(Request) Format the lines of the entries as a Markdown table with the columns "No." and "Text," beginning with the line that contains "How far from here" and continuing through the end of the entries. Omit blank lines and any pictures.

# Start of Data entries

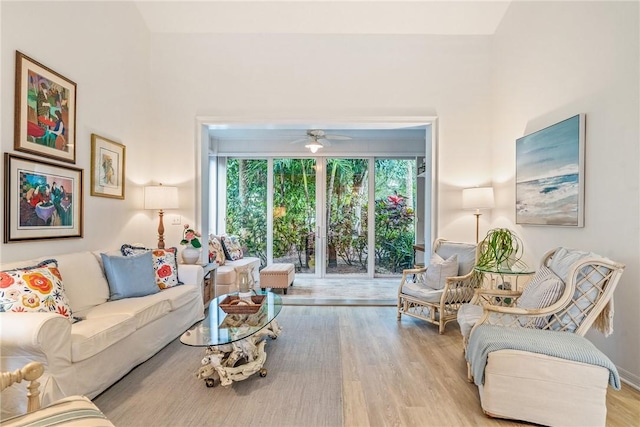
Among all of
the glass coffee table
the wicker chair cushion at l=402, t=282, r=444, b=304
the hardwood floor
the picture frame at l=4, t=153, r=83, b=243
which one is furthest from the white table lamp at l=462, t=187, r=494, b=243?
the picture frame at l=4, t=153, r=83, b=243

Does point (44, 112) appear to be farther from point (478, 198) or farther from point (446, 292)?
point (478, 198)

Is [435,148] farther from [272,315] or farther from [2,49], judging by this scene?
[2,49]

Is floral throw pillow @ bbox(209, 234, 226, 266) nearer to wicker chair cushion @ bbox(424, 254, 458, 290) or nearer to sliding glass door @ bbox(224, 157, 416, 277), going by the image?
sliding glass door @ bbox(224, 157, 416, 277)

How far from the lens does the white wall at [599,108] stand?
2330 mm

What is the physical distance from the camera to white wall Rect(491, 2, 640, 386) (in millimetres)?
2330

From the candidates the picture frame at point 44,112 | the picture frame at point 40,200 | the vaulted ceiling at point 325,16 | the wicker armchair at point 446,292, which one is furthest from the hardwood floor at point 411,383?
the vaulted ceiling at point 325,16

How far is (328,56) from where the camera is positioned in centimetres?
429

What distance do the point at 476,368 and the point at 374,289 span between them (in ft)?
11.2

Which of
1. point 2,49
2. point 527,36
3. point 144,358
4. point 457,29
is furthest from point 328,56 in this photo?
point 144,358

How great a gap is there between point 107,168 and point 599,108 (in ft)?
14.8

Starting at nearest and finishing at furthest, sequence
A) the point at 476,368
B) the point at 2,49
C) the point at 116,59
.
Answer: the point at 476,368 < the point at 2,49 < the point at 116,59

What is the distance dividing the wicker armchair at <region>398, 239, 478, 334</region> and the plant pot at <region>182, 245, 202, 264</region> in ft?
7.85

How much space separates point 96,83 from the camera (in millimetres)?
3316

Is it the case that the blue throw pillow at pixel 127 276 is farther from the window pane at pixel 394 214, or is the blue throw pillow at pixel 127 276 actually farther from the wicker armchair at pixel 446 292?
the window pane at pixel 394 214
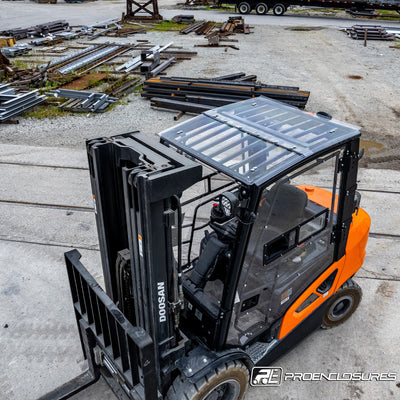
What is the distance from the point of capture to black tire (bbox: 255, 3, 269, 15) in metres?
31.5

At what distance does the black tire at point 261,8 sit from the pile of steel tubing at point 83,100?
2370cm

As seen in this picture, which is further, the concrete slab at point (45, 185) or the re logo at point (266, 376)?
the concrete slab at point (45, 185)

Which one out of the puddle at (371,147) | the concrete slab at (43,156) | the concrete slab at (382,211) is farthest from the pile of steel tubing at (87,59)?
the concrete slab at (382,211)

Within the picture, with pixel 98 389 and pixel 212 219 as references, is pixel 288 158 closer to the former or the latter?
pixel 212 219

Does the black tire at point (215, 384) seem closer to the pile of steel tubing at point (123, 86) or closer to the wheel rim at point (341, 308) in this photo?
the wheel rim at point (341, 308)

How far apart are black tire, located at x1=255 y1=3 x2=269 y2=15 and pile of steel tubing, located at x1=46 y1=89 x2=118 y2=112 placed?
933 inches

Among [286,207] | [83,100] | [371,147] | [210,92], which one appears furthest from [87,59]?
[286,207]

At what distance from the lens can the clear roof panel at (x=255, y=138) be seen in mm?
2887

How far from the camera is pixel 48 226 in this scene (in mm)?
6730

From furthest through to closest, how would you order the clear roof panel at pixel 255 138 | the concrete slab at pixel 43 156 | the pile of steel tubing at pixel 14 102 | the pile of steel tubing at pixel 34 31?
1. the pile of steel tubing at pixel 34 31
2. the pile of steel tubing at pixel 14 102
3. the concrete slab at pixel 43 156
4. the clear roof panel at pixel 255 138

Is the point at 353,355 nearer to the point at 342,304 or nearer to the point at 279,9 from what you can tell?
the point at 342,304

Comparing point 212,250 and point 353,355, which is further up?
point 212,250

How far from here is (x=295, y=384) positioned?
4164 millimetres

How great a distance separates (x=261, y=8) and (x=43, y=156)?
92.5 ft
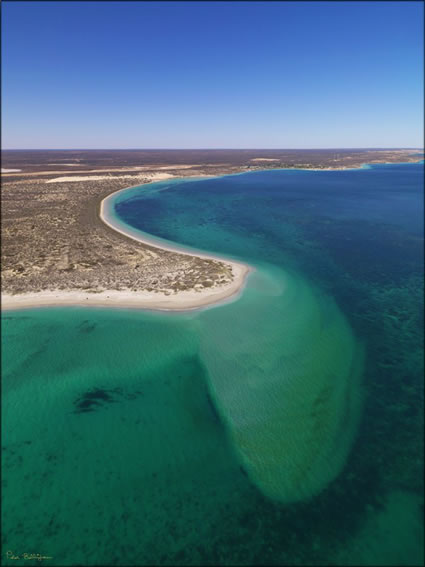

# End of Data entries

(Solution to this exercise)
| No. | Text |
|---|---|
| 1 | How far from here is (x=295, y=384) positioned? |
| 2 | 4164 millimetres |
| 3 | How great a distance separates (x=261, y=8) and (x=43, y=156)? |
| 4 | 92.5 ft |